The Time Lords restore the TARDIS’ travelling ability when they learn The Master (Roger Delgado) is up to no good again, though this is something they don’t quite pass on to the Doctor, instead, they simply let the TARDIS take off, much to his delight, and Jo’s consternation. They end up on a distant planet in the year 2472, where a group of colonists try to eke out an existence. But there are other beings on the planet, including a group who steal the TARDIS, and there is definitely more going on here than our characters know about.

Ashe (John Ringham), the leader of the colony, reveals to the Doctor, the existence of some telepathic locals (the same who knicked the TARDIS), referred to the colonists as primitives. Yet as the Doctor investigates, he finds an interesting strata of beings, and that they have been here for a long, long time, regressing from a once great society to merely a semblance of its former self.

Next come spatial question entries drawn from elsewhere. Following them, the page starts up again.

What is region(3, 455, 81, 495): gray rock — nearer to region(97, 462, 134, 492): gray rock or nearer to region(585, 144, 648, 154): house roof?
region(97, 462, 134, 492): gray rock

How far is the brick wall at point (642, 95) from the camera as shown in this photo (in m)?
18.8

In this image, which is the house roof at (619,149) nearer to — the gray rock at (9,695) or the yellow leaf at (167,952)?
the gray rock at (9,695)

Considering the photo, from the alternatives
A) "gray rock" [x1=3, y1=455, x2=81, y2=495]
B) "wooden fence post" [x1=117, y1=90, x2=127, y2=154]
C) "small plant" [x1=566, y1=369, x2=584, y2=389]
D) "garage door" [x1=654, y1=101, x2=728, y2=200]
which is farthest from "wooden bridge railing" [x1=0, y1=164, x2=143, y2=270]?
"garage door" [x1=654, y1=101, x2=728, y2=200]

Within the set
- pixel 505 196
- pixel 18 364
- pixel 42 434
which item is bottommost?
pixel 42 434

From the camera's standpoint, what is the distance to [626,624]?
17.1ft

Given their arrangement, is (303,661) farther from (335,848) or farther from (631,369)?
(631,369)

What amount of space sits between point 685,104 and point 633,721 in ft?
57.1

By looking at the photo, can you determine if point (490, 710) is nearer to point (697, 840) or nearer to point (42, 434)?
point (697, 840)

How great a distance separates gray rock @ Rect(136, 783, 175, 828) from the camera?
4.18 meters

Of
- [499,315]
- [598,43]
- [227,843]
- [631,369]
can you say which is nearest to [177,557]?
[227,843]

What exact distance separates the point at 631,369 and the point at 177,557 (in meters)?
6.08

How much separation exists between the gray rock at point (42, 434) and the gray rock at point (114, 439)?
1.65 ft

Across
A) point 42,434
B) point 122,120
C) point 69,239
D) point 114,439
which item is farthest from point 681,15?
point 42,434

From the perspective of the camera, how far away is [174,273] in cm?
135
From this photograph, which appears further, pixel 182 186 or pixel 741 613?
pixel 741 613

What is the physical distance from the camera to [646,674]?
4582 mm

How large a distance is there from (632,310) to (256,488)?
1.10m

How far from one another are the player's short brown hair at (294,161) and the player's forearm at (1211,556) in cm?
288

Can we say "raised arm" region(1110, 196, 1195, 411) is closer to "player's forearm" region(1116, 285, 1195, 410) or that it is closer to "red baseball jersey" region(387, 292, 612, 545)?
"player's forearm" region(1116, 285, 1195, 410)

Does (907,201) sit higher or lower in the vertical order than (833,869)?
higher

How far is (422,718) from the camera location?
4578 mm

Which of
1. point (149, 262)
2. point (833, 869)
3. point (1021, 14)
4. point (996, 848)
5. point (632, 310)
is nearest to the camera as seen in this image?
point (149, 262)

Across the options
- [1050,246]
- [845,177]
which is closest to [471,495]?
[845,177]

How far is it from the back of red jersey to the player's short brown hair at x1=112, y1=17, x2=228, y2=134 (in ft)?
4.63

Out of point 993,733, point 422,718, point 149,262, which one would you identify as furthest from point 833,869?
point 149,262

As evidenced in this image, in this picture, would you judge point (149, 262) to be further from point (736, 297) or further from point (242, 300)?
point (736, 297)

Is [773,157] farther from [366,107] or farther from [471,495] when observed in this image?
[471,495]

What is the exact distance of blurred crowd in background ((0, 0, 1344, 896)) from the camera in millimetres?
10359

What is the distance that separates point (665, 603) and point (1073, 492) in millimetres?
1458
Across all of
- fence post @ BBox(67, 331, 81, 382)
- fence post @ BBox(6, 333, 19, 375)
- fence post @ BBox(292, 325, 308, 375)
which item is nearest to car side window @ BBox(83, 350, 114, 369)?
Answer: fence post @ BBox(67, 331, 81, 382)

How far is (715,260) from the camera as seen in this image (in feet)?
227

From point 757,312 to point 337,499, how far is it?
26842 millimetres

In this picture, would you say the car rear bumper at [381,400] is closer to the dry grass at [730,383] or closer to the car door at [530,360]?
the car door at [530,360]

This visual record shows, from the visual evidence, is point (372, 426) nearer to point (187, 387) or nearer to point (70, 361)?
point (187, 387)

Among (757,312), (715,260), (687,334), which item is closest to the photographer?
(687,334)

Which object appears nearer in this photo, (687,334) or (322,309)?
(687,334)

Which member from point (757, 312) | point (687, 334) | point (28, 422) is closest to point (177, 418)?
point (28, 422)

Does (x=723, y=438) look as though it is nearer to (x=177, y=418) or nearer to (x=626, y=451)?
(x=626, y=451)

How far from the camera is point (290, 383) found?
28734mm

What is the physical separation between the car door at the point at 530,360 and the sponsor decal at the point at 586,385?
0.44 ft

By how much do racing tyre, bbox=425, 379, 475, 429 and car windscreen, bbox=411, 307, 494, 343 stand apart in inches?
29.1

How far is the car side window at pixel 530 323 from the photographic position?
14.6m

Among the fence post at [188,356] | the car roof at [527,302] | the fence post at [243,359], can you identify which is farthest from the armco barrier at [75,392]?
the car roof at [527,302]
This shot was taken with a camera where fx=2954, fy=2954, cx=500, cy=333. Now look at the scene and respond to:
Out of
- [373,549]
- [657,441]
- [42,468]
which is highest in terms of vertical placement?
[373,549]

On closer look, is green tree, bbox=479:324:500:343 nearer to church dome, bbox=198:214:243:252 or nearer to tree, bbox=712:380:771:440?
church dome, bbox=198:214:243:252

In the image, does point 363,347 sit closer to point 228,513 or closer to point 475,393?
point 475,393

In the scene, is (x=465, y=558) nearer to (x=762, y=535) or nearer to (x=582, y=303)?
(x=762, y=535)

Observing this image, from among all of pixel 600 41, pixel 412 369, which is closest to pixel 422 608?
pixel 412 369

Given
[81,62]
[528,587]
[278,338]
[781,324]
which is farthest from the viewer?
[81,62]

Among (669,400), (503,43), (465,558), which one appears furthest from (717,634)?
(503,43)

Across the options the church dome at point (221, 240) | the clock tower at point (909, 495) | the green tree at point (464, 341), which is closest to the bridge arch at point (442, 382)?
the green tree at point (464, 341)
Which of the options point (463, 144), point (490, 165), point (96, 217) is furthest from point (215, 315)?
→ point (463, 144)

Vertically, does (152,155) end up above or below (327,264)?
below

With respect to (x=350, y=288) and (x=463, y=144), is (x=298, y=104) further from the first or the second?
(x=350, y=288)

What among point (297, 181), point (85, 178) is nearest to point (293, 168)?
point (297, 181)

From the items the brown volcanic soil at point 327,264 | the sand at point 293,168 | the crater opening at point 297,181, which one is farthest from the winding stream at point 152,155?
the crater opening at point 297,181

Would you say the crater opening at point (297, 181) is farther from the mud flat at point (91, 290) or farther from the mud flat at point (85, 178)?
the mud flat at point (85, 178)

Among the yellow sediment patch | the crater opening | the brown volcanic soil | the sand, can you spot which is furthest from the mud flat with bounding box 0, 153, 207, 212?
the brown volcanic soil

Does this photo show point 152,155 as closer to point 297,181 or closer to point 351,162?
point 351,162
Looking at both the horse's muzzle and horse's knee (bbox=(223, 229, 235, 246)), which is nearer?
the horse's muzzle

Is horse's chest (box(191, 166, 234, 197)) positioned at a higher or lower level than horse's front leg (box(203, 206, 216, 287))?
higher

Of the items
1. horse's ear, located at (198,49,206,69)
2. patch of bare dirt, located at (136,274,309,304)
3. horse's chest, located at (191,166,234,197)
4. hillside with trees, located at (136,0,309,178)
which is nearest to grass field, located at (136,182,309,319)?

More trouble is added, when we learn that the Interplanetary Mining Corp has arrived to do a survey, colonists or not. In fact, Captain Dent (Morris Perry) is planning on driving the colonists off, and isn’t worried about some bloodshed to do it. So very early on in the story, we get a nice, and still relevant, profits versus humanity arc.


Things get worse when a survivor from another colony (supposedly) shows up citing the danger of the planet’s primitives, but again there is more going on there than we initially know!

The colonists and the IMC are at almost violent loggerheads, and things are about to become increasingly exacerbated, as they’ve asked for an Adjudicator to come and mediate the situation. Unfortunately, the Adjudicator has a very familiar face… he’s The Master!

The Doctor cannot convince anyone to believe him about The Master’s intention, as, typical with a bureaucracy, the villain has all his paperwork to prove who he is, and the Doctor doesn’t have anything, and consequently cannot convince anyone to believe him.

There were a couple of things I liked in this story, and a few things I didn’t. The thing that most bothered me was the fact that Jo, apparently, didn’t believe the TARDIS could travel in time and space, and is more than a little bothered to find out she’s on an alien planet. What was the Brigadier (Nicholas Courtney) thinking when he assigned her to the Doctor? On the plus side, this episode has lots of examples of Venusian Karate, and sees the return of the sonic screwdriver!